§ **Stated task**
Write out the material below as a numbered list, leaving out any blank lines.

(Stored entries)
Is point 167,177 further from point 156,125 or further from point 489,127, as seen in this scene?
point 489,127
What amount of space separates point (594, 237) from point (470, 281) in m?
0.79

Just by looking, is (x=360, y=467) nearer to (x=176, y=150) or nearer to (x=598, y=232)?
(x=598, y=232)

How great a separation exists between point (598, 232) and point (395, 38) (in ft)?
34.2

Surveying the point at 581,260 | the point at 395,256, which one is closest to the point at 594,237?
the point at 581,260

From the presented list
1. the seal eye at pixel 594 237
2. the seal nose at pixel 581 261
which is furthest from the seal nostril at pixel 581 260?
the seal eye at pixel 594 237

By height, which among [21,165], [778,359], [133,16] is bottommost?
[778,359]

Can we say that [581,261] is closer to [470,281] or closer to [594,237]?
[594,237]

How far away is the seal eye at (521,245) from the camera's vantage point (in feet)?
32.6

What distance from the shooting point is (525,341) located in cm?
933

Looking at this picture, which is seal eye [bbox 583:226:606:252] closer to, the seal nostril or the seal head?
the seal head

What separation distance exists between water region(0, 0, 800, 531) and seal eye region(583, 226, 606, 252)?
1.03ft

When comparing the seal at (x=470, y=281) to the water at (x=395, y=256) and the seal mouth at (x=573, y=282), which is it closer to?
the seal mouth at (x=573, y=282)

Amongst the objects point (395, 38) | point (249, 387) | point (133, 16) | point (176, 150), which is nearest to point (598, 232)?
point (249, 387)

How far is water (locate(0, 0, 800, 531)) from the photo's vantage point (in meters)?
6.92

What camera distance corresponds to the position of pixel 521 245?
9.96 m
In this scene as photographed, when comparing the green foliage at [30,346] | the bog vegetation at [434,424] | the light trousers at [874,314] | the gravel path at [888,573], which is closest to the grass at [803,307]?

§ **Result**
1. Is point 167,177 further from point 156,125 or further from point 489,127, as seen in this scene?
2. point 489,127
3. What amount of space separates point (594, 237) from point (470, 281) in m?
4. 0.79
5. Just by looking, is (x=360, y=467) nearer to (x=176, y=150) or nearer to (x=598, y=232)?
6. (x=598, y=232)
7. How great a separation exists between point (598, 232) and point (395, 38) (in ft)?
8. 34.2
9. Surveying the point at 581,260 | the point at 395,256, which one is closest to the point at 594,237?
10. the point at 581,260
11. From the presented list
12. 1. the seal eye at pixel 594 237
13. 2. the seal nose at pixel 581 261
14. which is furthest from the seal nostril at pixel 581 260?
15. the seal eye at pixel 594 237
16. By height, which among [21,165], [778,359], [133,16] is bottommost?
17. [778,359]
18. Can we say that [581,261] is closer to [470,281] or closer to [594,237]?
19. [594,237]
20. How far away is the seal eye at (521,245) from the camera's vantage point (in feet)?
21. 32.6
22. What distance from the shooting point is (525,341) located in cm?
23. 933
24. Looking at this picture, which is seal eye [bbox 583:226:606:252] closer to, the seal nostril or the seal head?
25. the seal head
26. What separation distance exists between water region(0, 0, 800, 531) and seal eye region(583, 226, 606, 252)?
27. 1.03ft
28. When comparing the seal at (x=470, y=281) to the water at (x=395, y=256) and the seal mouth at (x=573, y=282), which is it closer to?
29. the seal mouth at (x=573, y=282)
30. Amongst the objects point (395, 38) | point (249, 387) | point (133, 16) | point (176, 150), which is nearest to point (598, 232)?
31. point (249, 387)
32. How far is water (locate(0, 0, 800, 531)) from the photo's vantage point (in meters)?
33. 6.92
34. What camera distance corresponds to the position of pixel 521 245?
35. 9.96 m
36. In this scene as photographed, when comparing the green foliage at [30,346] | the bog vegetation at [434,424] | the light trousers at [874,314] | the gravel path at [888,573], which is closest to the grass at [803,307]?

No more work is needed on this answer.